Qual razão teríamos para acreditar que com a Rússia seria diferente? Antes mesmo da queda da União Soviética um McDonald ‘s abriu na praça Pushkin em Moscou certamente demonstrando o interesse do urso vermelho em se juntar ao nosso modo de vida, certo? O tempo, senhor da razão, provou que não. A verdade é que no início dos anos 90 a OTAN era o poder e demonstrou isso durante a Operação Tempestade no Deserto.
A Rússia era uma república emergente da falecida União Soviética desmoralizada e liderada por um impopular Boris Yeltsin com problemas cardíacos e vício em álcool, talvez um símbolo triste do que era seu país naquele período.
É importante para nossa análise entender a década de 90 pois ela é fundamental para os nossos dias e a compreensão correta dela passa por três importantes eventos: a Operação Tempestade no Deserto, a intervenção da OTAN na guerra da Sérvia e a ascensão de Putin ao poder na Rússia e como estava o país quando ele assumiu.
Operação Tempestade no Deserto e a vitória ocidental
Durante a década de 80, Irã e Iraque se enfrentaram em uma guerra sangrenta por oito longos anos que terminou sem um vencedor claro, o conflito deixou marcas profundas na economia dos dois países, em especial no Iraque de Saddam Hussein. Para financiar sua guerra contra a república islâmica do Irã, Saddam havia apanhado dinheiro com outros países árabes de maioria sunita, em especial a Árabia Saudita e o pequeno, porém rico, Kuwait.

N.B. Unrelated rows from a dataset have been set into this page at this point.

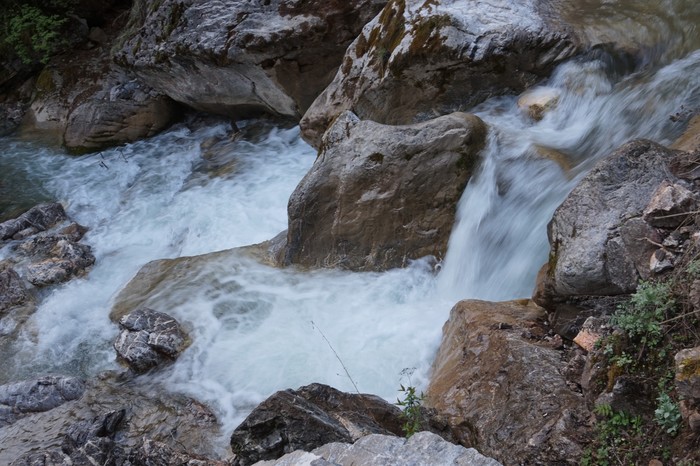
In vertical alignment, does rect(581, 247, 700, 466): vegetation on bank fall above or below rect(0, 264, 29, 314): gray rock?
above

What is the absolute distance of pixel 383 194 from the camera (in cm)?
652

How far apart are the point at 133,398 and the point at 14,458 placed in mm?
1075

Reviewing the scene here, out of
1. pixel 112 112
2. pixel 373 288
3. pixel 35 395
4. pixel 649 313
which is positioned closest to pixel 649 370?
pixel 649 313

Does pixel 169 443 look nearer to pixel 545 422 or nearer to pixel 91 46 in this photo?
pixel 545 422

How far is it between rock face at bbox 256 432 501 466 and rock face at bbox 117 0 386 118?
7.22 m

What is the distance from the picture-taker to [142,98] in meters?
11.6

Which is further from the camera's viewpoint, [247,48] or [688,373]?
[247,48]

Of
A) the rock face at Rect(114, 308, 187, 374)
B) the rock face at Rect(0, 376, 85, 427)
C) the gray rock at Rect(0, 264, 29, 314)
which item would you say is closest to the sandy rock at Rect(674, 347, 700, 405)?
the rock face at Rect(114, 308, 187, 374)

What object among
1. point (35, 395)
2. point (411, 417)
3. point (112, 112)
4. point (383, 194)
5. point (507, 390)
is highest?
point (383, 194)

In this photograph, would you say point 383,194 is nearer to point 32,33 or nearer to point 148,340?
point 148,340

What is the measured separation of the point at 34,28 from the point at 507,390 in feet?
43.2

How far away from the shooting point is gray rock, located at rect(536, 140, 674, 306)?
3.99 m

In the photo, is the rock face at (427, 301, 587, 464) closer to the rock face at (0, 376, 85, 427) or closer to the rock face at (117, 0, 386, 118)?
the rock face at (0, 376, 85, 427)

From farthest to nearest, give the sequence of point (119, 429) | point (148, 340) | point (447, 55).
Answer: point (447, 55) → point (148, 340) → point (119, 429)
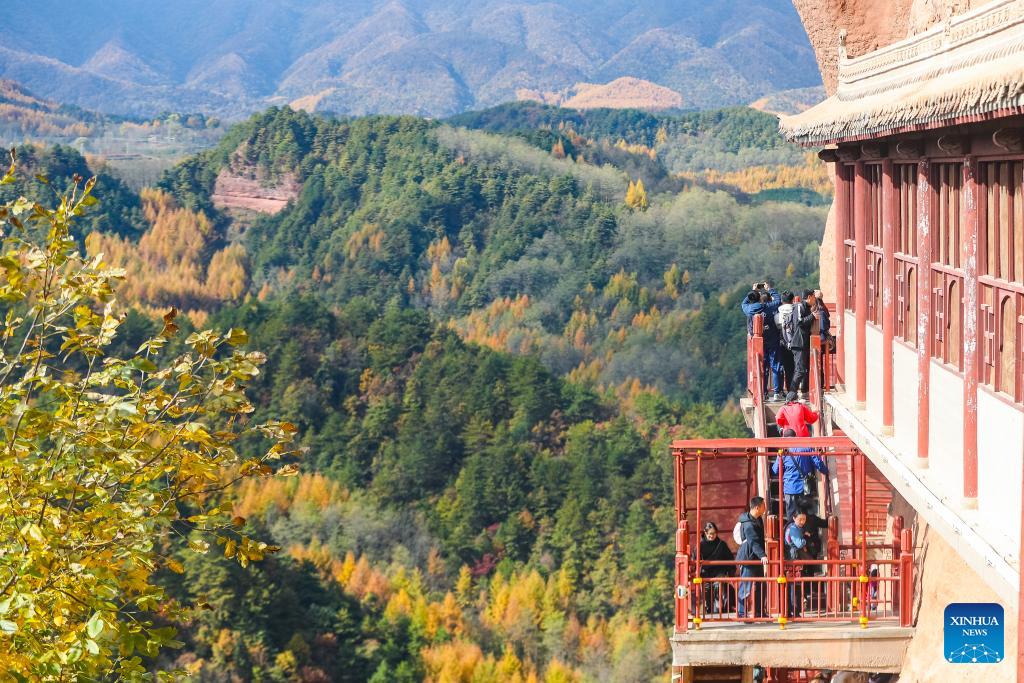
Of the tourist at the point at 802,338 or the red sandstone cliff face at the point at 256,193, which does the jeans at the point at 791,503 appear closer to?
the tourist at the point at 802,338

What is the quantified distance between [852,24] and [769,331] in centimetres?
488

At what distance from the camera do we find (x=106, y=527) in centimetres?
927

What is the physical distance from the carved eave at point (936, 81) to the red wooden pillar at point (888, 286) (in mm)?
489

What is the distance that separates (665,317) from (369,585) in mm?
68672

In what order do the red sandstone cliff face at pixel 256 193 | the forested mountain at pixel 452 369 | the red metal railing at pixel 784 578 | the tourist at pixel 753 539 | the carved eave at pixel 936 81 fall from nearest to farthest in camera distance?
1. the carved eave at pixel 936 81
2. the red metal railing at pixel 784 578
3. the tourist at pixel 753 539
4. the forested mountain at pixel 452 369
5. the red sandstone cliff face at pixel 256 193

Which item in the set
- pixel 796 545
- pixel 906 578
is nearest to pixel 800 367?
pixel 796 545

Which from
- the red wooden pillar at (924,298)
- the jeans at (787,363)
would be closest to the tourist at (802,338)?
the jeans at (787,363)

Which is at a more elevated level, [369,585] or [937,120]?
[937,120]

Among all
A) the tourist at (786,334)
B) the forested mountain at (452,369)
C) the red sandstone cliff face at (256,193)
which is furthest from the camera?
the red sandstone cliff face at (256,193)

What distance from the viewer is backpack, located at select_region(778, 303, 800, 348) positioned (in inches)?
619

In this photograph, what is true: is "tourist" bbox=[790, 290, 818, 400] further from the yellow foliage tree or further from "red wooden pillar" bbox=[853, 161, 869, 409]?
the yellow foliage tree

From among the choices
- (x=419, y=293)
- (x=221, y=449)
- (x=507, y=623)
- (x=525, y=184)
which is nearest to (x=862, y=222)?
(x=221, y=449)

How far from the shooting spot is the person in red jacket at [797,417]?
15.2 meters

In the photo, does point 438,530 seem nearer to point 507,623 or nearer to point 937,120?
point 507,623
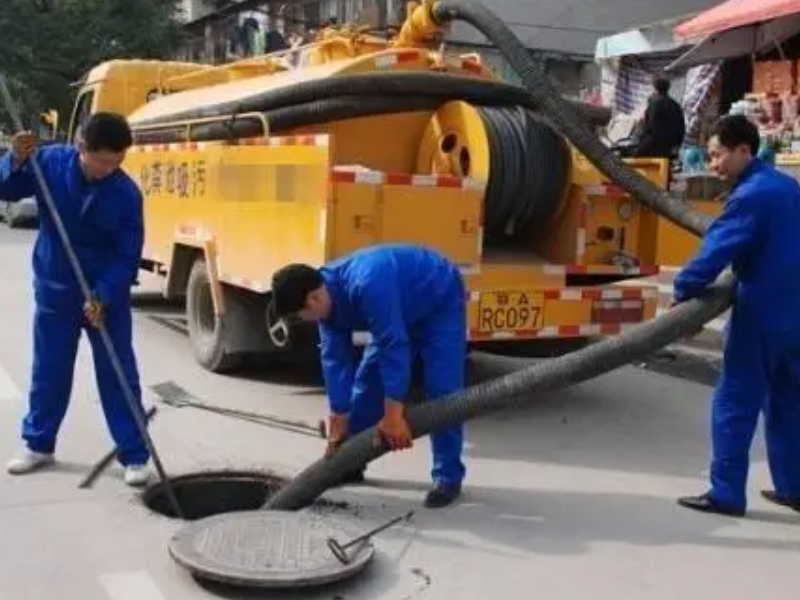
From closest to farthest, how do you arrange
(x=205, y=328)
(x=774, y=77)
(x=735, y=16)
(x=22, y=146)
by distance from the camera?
(x=22, y=146)
(x=205, y=328)
(x=735, y=16)
(x=774, y=77)

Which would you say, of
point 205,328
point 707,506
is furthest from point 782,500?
point 205,328

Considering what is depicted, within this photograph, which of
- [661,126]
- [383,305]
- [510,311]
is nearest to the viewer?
[383,305]

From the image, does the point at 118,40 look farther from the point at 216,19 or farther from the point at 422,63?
the point at 422,63

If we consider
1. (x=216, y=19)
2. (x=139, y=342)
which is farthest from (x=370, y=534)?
(x=216, y=19)

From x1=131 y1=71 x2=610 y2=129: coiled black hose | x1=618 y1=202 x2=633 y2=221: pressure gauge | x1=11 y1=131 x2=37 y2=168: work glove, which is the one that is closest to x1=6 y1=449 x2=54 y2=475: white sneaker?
x1=11 y1=131 x2=37 y2=168: work glove

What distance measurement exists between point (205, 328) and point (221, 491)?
3161mm

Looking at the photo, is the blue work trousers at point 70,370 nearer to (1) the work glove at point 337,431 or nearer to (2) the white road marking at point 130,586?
(1) the work glove at point 337,431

Hussein tentou convencer os sauditas e kuwaitianos a perdoarem suas dívidas no fim do conflito alegando que, ao menos indiretamente, lutava por eles também, o que não era exatamente mentira, mas não convenceu seus credores. Isso ocorreu principalmente porque a crise financeira que assolava os cofres de Hussein, também afetou o pequeno país vizinho, que para compensá-la aumentou sua produção de petróleo fazendo o preço do barril despencar oito dólares, aprofundando a crise iraquiana.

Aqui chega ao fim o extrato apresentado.